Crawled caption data

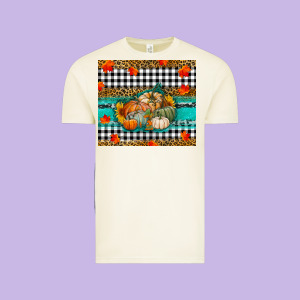 Pumpkins Vintage Tee Designed By Ranaportraitstore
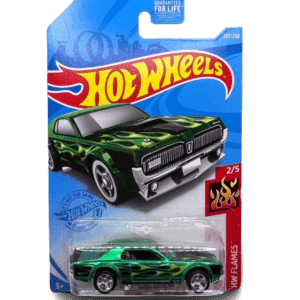 '68 Mercury Cougar (metálzöld, Super Treasure Hunt)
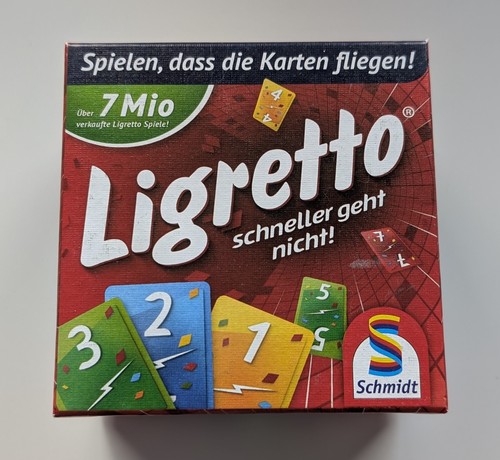 Schmidt spiele ligretto - spiele,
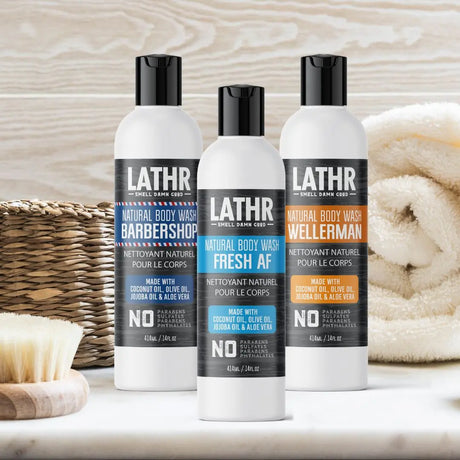 BODY-WASH LATHR Made In Canada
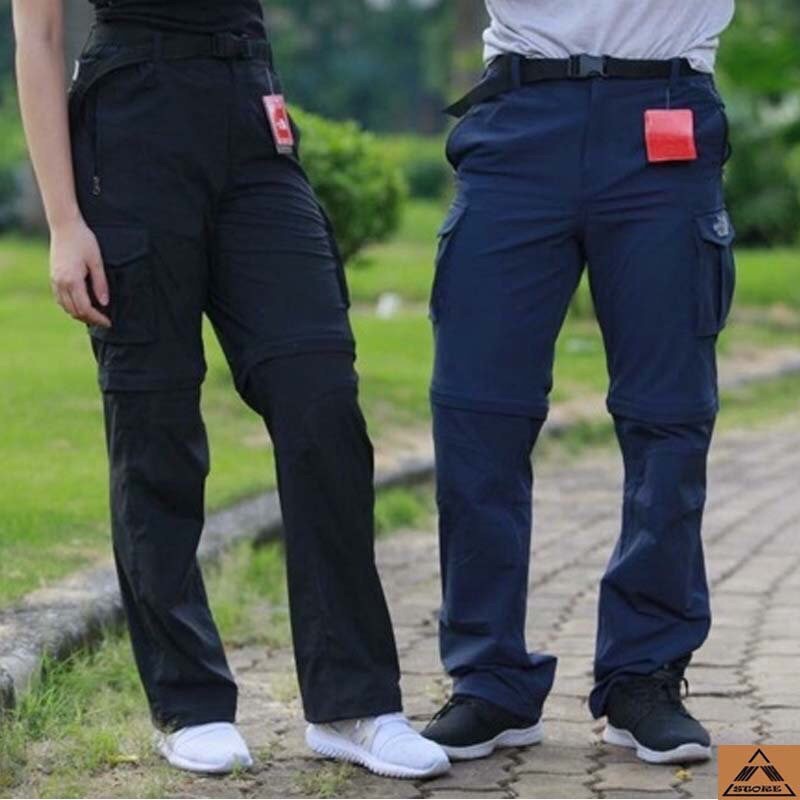 ☬{XẢ KHO 3 NGÀY,bigsize 50-150kg} Quần tháo ống mau khô TNF chống nước thích hợp cho leo núi,dã ngoại hoặc đi câu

### Action item
Omit every picture, then repeat the remaining data exactly as it appears above.

### Result of the exercise
 Pumpkins Vintage Tee Designed By Ranaportraitstore
 '68 Mercury Cougar (metálzöld, Super Treasure Hunt)
 Schmidt spiele ligretto - spiele,
 BODY-WASH LATHR Made In Canada
 ☬{XẢ KHO 3 NGÀY,bigsize 50-150kg} Quần tháo ống mau khô TNF chống nước thích hợp cho leo núi,dã ngoại hoặc đi câu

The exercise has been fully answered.